28 June 2010
By Rupali Mukherjee
Researchers found that a long–acting medication, Exenatide, if injected once a week, improved blood sugar control and induced weight loss in type 2 diabetics. The study, which was conducted at VU University Medical Centre Amsterdam, has been reported in the latest issue of medical journal ‘Lancet’, and will be discussed at the ongoing American Diabetes Association’s session in Orlando.

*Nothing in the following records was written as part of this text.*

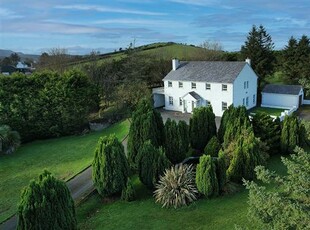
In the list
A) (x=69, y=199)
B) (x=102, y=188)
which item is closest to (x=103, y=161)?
(x=102, y=188)

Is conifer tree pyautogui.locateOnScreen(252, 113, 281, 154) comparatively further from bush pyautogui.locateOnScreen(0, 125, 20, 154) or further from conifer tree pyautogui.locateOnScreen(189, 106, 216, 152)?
bush pyautogui.locateOnScreen(0, 125, 20, 154)

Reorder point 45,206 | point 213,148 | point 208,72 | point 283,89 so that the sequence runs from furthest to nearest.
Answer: point 283,89 < point 208,72 < point 213,148 < point 45,206

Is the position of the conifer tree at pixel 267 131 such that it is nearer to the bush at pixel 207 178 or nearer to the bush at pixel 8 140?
the bush at pixel 207 178

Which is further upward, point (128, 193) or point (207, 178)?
point (207, 178)

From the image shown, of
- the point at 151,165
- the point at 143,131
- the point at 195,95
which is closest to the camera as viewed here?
the point at 151,165

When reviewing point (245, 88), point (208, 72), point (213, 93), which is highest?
point (208, 72)

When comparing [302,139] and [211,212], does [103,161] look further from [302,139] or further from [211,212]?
[302,139]

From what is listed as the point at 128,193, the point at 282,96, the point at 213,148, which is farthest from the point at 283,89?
the point at 128,193

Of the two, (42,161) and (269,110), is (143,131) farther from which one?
(269,110)

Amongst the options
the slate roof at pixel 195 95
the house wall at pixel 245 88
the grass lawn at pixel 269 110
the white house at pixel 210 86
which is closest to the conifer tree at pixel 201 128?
the white house at pixel 210 86

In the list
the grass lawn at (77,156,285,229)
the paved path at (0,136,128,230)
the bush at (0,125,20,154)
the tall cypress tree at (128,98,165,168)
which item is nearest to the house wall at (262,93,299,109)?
the tall cypress tree at (128,98,165,168)
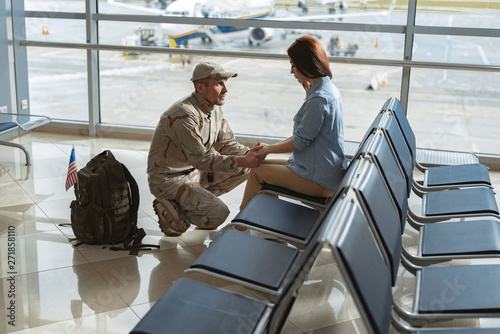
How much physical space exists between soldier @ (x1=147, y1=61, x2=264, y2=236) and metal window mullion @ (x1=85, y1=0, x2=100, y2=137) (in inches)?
107

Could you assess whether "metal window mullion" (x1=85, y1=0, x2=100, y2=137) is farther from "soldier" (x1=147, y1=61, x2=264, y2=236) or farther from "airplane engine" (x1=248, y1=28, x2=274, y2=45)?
"soldier" (x1=147, y1=61, x2=264, y2=236)

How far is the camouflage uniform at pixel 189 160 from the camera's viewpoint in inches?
134

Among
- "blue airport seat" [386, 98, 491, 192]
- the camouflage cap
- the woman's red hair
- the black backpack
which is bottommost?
the black backpack

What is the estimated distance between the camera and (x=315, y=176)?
3.24 meters

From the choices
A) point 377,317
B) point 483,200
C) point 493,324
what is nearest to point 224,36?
point 483,200

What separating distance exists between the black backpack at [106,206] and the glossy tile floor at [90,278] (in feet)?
0.30

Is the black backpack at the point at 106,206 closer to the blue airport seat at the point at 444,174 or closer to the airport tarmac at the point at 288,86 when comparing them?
the blue airport seat at the point at 444,174

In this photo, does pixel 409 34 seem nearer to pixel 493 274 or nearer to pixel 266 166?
pixel 266 166

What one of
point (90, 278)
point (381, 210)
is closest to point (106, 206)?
point (90, 278)

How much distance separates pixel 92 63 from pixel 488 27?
3.64 m

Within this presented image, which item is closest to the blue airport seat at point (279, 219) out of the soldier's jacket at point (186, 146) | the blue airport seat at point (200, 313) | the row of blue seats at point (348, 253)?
the row of blue seats at point (348, 253)

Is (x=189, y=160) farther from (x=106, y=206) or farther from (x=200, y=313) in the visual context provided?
(x=200, y=313)

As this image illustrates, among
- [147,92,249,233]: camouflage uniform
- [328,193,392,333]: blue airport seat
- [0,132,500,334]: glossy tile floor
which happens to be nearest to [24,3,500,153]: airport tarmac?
[0,132,500,334]: glossy tile floor

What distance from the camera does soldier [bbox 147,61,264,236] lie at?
3410mm
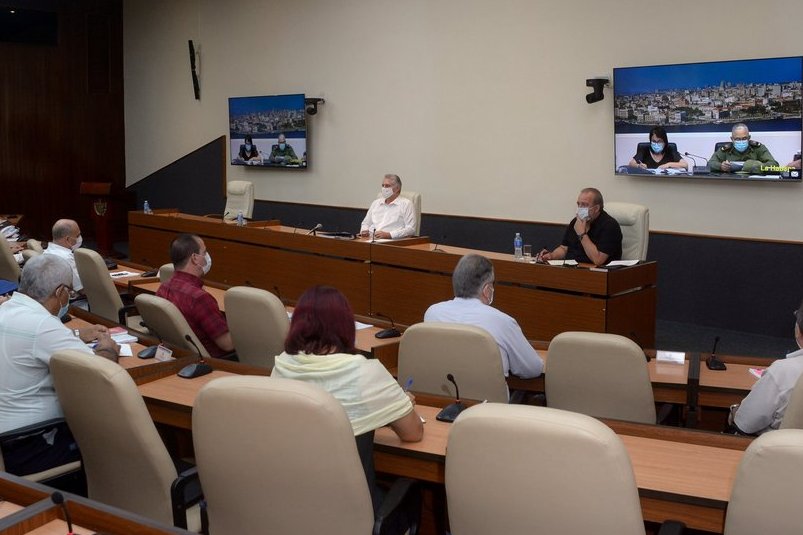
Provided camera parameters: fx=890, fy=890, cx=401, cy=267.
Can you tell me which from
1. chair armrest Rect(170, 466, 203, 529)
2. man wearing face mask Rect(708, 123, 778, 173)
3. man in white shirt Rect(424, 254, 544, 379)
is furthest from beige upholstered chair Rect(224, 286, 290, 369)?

A cross–section of doctors whom TOI spoke to pointed out that newer treatments are constantly needed for curing diabetes as first–line drugs fail to have the desired impact over a period of time, or may have serious side–effects. What is needed is drugs that are convenient, provide effective glycaemic control, and do not cause weight gain.
The weekly Exenatide shot is good news for patients who have uncontrolled sugar despite maximum doses of conventional anti–diabetic drugs. Those who are obese or prone to recurrent low sugars (hypoglycemia) may particularly benefit from it, doctors pointed out. The study says that the new formulation of Exenatide may be better for patients than once–daily insulin shot (Glargine), as the latter leads to weight gain.
In this 26–week randomised study, the authors of the ‘Lancet’ article, Dr Anoop Misra, Fortis Hospital, New Delhi, and Dr Shashank Joshi, Lilavati, and Bhatia Hospitals, Mumbai, compared once–weekly Exenatide and insulin Glargine in adults with type 2 diabetes who had inadequate blood sugar control despite use of first–line anti–diabetic drugs for three months or longer. In the study, Professor Michaela Diamant and colleagues had tested the new formulation of Exenatide on 456 patients (233 once–weekly Exenatide, 223 insulin Glargine).
The doctors say that once weekly Exenatide for type 2 diabetes is more convenient and induces better blood sugar control, and more weight loss than second–line treatment of daily insulin Glargine. Glargine, which has to be injected daily, led to weight gain of 1.4 kg per patient.
Diabetologist Dr A Ramachandran says, The quality of life (of a patient) improves drastically with once a week insulin shot, but it may work in certain patients only.